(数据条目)
■ ■ ■
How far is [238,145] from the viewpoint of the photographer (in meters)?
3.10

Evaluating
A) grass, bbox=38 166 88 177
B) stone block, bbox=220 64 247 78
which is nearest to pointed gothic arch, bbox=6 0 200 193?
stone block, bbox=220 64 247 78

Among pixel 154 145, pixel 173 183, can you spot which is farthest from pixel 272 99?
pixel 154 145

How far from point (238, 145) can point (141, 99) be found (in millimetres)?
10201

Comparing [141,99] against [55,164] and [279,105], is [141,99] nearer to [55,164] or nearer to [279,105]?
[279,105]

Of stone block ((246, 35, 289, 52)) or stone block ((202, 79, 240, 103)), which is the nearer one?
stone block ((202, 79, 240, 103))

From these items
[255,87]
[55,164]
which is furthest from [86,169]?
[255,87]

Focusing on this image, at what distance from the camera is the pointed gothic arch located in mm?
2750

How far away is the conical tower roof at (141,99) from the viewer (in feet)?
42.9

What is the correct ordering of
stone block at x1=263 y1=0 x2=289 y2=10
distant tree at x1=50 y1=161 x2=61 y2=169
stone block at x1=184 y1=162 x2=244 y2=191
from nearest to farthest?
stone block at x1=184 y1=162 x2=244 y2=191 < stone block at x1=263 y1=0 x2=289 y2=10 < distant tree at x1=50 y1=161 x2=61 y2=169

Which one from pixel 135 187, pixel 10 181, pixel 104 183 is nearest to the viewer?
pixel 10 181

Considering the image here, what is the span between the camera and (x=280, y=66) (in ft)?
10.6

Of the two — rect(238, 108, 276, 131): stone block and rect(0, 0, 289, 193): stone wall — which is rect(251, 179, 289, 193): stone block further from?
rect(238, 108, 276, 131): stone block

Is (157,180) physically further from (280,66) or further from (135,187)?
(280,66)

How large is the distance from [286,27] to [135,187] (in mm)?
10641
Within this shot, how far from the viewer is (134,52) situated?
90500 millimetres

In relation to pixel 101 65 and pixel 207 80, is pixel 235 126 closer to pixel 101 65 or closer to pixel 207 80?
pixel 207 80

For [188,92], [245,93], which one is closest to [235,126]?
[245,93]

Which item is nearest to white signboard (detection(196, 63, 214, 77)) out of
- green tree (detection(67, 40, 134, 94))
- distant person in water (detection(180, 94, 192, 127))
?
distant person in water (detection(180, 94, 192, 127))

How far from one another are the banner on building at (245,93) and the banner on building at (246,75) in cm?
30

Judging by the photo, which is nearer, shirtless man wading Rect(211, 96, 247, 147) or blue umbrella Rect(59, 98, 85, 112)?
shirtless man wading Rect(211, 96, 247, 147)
■ ■ ■
_练习说明_. 把上面列表的全部行转换成 Markdown 表格。表格设"序号"和"内容"两列，每行占一行并依次编号，空行不计入。

_书面回答_.
| 序号 | 内容 |
|---|---|
| 1 | How far is [238,145] from the viewpoint of the photographer (in meters)? |
| 2 | 3.10 |
| 3 | Evaluating |
| 4 | A) grass, bbox=38 166 88 177 |
| 5 | B) stone block, bbox=220 64 247 78 |
| 6 | which is nearest to pointed gothic arch, bbox=6 0 200 193? |
| 7 | stone block, bbox=220 64 247 78 |
| 8 | Among pixel 154 145, pixel 173 183, can you spot which is farthest from pixel 272 99? |
| 9 | pixel 154 145 |
| 10 | How far from point (238, 145) can point (141, 99) be found (in millimetres)? |
| 11 | 10201 |
| 12 | Comparing [141,99] against [55,164] and [279,105], is [141,99] nearer to [55,164] or nearer to [279,105]? |
| 13 | [279,105] |
| 14 | Of stone block ((246, 35, 289, 52)) or stone block ((202, 79, 240, 103)), which is the nearer one? |
| 15 | stone block ((202, 79, 240, 103)) |
| 16 | From these items |
| 17 | [255,87] |
| 18 | [55,164] |
| 19 | which is furthest from [86,169]? |
| 20 | [255,87] |
| 21 | Focusing on this image, at what distance from the camera is the pointed gothic arch located in mm? |
| 22 | 2750 |
| 23 | How far away is the conical tower roof at (141,99) from the viewer (in feet)? |
| 24 | 42.9 |
| 25 | What is the correct ordering of |
| 26 | stone block at x1=263 y1=0 x2=289 y2=10 |
| 27 | distant tree at x1=50 y1=161 x2=61 y2=169 |
| 28 | stone block at x1=184 y1=162 x2=244 y2=191 |
| 29 | from nearest to farthest? |
| 30 | stone block at x1=184 y1=162 x2=244 y2=191 < stone block at x1=263 y1=0 x2=289 y2=10 < distant tree at x1=50 y1=161 x2=61 y2=169 |
| 31 | Which one from pixel 135 187, pixel 10 181, pixel 104 183 is nearest to the viewer? |
| 32 | pixel 10 181 |
| 33 | Considering the image here, what is the span between the camera and (x=280, y=66) (in ft)? |
| 34 | 10.6 |
| 35 | Of the two — rect(238, 108, 276, 131): stone block and rect(0, 0, 289, 193): stone wall — which is rect(251, 179, 289, 193): stone block further from? |
| 36 | rect(238, 108, 276, 131): stone block |
| 37 | Is (157,180) physically further from (280,66) or further from (135,187)? |
| 38 | (280,66) |
| 39 | How large is the distance from [286,27] to [135,187] (in mm)? |
| 40 | 10641 |
| 41 | Within this shot, how far from the viewer is (134,52) situated? |
| 42 | 90500 millimetres |
| 43 | In relation to pixel 101 65 and pixel 207 80, is pixel 235 126 closer to pixel 101 65 or closer to pixel 207 80? |
| 44 | pixel 207 80 |
| 45 | For [188,92], [245,93], which one is closest to [235,126]? |
| 46 | [245,93] |
| 47 | Which item is nearest to white signboard (detection(196, 63, 214, 77)) out of |
| 48 | - green tree (detection(67, 40, 134, 94)) |
| 49 | - distant person in water (detection(180, 94, 192, 127)) |
| 50 | ? |
| 51 | distant person in water (detection(180, 94, 192, 127)) |
| 52 | How far from one another are the banner on building at (245,93) and the banner on building at (246,75) in cm? |
| 53 | 30 |
| 54 | Judging by the photo, which is nearer, shirtless man wading Rect(211, 96, 247, 147) or blue umbrella Rect(59, 98, 85, 112)? |
| 55 | shirtless man wading Rect(211, 96, 247, 147) |